==== MATERIAL PROVIDED

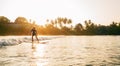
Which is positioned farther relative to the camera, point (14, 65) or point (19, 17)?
point (19, 17)

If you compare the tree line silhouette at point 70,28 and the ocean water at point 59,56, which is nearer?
the ocean water at point 59,56

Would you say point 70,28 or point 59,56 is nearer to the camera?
point 59,56

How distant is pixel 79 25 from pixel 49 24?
2225cm

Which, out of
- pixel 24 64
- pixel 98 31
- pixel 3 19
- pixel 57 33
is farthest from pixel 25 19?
pixel 24 64

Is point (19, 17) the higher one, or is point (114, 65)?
point (19, 17)

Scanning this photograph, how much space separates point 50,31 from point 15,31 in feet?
140

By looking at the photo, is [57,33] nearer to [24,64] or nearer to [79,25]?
[79,25]

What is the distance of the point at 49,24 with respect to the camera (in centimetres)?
18375

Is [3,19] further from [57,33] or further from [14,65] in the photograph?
[14,65]

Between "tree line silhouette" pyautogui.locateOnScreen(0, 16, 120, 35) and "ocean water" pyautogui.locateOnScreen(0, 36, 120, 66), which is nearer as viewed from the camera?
"ocean water" pyautogui.locateOnScreen(0, 36, 120, 66)

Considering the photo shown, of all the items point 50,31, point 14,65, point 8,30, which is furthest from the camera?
point 50,31

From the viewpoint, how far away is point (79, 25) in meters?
190

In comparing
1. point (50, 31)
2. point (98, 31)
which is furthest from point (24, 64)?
point (98, 31)

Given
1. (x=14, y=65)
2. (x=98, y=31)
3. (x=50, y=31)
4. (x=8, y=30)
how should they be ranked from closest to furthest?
(x=14, y=65)
(x=8, y=30)
(x=50, y=31)
(x=98, y=31)
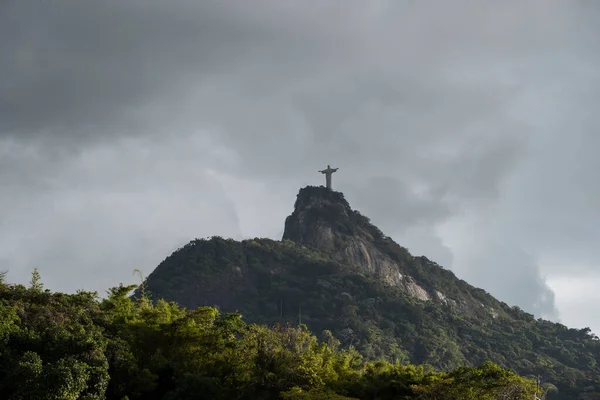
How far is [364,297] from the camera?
10838cm

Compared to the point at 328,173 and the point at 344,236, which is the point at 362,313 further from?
the point at 328,173

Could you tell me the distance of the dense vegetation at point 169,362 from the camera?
2672 centimetres

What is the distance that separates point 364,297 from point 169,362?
76.6 metres

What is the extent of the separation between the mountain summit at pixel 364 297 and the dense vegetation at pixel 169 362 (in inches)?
2039

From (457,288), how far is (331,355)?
351 ft

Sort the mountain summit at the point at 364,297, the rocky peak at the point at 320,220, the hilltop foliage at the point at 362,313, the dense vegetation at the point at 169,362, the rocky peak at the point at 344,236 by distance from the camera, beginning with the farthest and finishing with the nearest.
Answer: the rocky peak at the point at 320,220, the rocky peak at the point at 344,236, the mountain summit at the point at 364,297, the hilltop foliage at the point at 362,313, the dense vegetation at the point at 169,362

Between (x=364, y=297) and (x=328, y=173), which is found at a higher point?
(x=328, y=173)

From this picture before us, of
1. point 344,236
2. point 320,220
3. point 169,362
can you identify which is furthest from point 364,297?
point 169,362

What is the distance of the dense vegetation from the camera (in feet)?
87.7

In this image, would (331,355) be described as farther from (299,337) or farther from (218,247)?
(218,247)

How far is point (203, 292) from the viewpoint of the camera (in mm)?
107562

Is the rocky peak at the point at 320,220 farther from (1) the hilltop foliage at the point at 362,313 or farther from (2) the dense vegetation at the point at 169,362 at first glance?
(2) the dense vegetation at the point at 169,362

========

Please put every line of the entries above into a Markdown table with a Row column that numbers the lines and a Line column that holds each one. Skip the blank lines and leave the pictures out.

| Row | Line |
|---|---|
| 1 | Which is positioned farther relative to the camera, point (14, 65) or point (19, 17)? |
| 2 | point (19, 17) |
| 3 | If you compare the tree line silhouette at point 70,28 and the ocean water at point 59,56, which is nearer? |
| 4 | the ocean water at point 59,56 |
| 5 | Would you say point 70,28 or point 59,56 is nearer to the camera? |
| 6 | point 59,56 |
| 7 | How distant is pixel 79 25 from pixel 49 24? |
| 8 | 2225cm |
| 9 | Which, out of |
| 10 | - pixel 24 64 |
| 11 | - pixel 98 31 |
| 12 | - pixel 3 19 |
| 13 | - pixel 57 33 |
| 14 | is farthest from pixel 25 19? |
| 15 | pixel 24 64 |
| 16 | Is point (19, 17) the higher one, or is point (114, 65)? |
| 17 | point (19, 17) |
| 18 | Scanning this photograph, how much space separates point 50,31 from point 15,31 in feet? |
| 19 | 140 |
| 20 | By looking at the photo, is [57,33] nearer to [24,64] or nearer to [79,25]? |
| 21 | [79,25] |
| 22 | What is the distance of the point at 49,24 with respect to the camera (in centimetres)? |
| 23 | 18375 |
| 24 | Is [3,19] further from [57,33] or further from [14,65] in the photograph? |
| 25 | [14,65] |
| 26 | Between "tree line silhouette" pyautogui.locateOnScreen(0, 16, 120, 35) and "ocean water" pyautogui.locateOnScreen(0, 36, 120, 66), which is nearer as viewed from the camera? |
| 27 | "ocean water" pyautogui.locateOnScreen(0, 36, 120, 66) |
| 28 | Considering the photo shown, of all the items point 50,31, point 14,65, point 8,30, which is furthest from the camera? |
| 29 | point 50,31 |
| 30 | From the viewpoint, how far away is point (79, 25) in meters? |
| 31 | 190 |
| 32 | In comparing |
| 33 | 1. point (50, 31) |
| 34 | 2. point (98, 31) |
| 35 | which is furthest from point (24, 64)? |
| 36 | point (98, 31) |
| 37 | Given |
| 38 | 1. (x=14, y=65) |
| 39 | 2. (x=98, y=31) |
| 40 | 3. (x=50, y=31) |
| 41 | 4. (x=8, y=30) |
| 42 | how should they be ranked from closest to furthest? |
| 43 | (x=14, y=65) |
| 44 | (x=8, y=30) |
| 45 | (x=50, y=31) |
| 46 | (x=98, y=31) |
| 47 | How far is [364,297] from the camera? |
| 48 | 10838cm |
| 49 | Compared to the point at 328,173 and the point at 344,236, which is the point at 362,313 further from? |
| 50 | the point at 328,173 |
| 51 | Could you tell me the distance of the dense vegetation at point 169,362 from the camera? |
| 52 | 2672 centimetres |
| 53 | What is the distance that separates point 364,297 from point 169,362? |
| 54 | 76.6 metres |
| 55 | What is the extent of the separation between the mountain summit at pixel 364 297 and the dense vegetation at pixel 169 362 (in inches)? |
| 56 | 2039 |
| 57 | From (457,288), how far is (331,355)? |
| 58 | 351 ft |
| 59 | Sort the mountain summit at the point at 364,297, the rocky peak at the point at 320,220, the hilltop foliage at the point at 362,313, the dense vegetation at the point at 169,362, the rocky peak at the point at 344,236 by distance from the camera, beginning with the farthest and finishing with the nearest. |
| 60 | Answer: the rocky peak at the point at 320,220, the rocky peak at the point at 344,236, the mountain summit at the point at 364,297, the hilltop foliage at the point at 362,313, the dense vegetation at the point at 169,362 |
| 61 | Between (x=364, y=297) and (x=328, y=173), which is found at a higher point? |
| 62 | (x=328, y=173) |
| 63 | From this picture before us, of |
| 64 | 1. point 344,236 |
| 65 | 2. point 320,220 |
| 66 | 3. point 169,362 |
| 67 | can you identify which is furthest from point 364,297? |
| 68 | point 169,362 |
| 69 | What is the distance of the dense vegetation from the camera (in feet)? |
| 70 | 87.7 |
| 71 | In this image, would (331,355) be described as farther from (299,337) or farther from (218,247)? |
| 72 | (218,247) |
| 73 | How far is point (203, 292) from the viewpoint of the camera (in mm)? |
| 74 | 107562 |
| 75 | Is the rocky peak at the point at 320,220 farther from (1) the hilltop foliage at the point at 362,313 or farther from (2) the dense vegetation at the point at 169,362 at first glance? |
| 76 | (2) the dense vegetation at the point at 169,362 |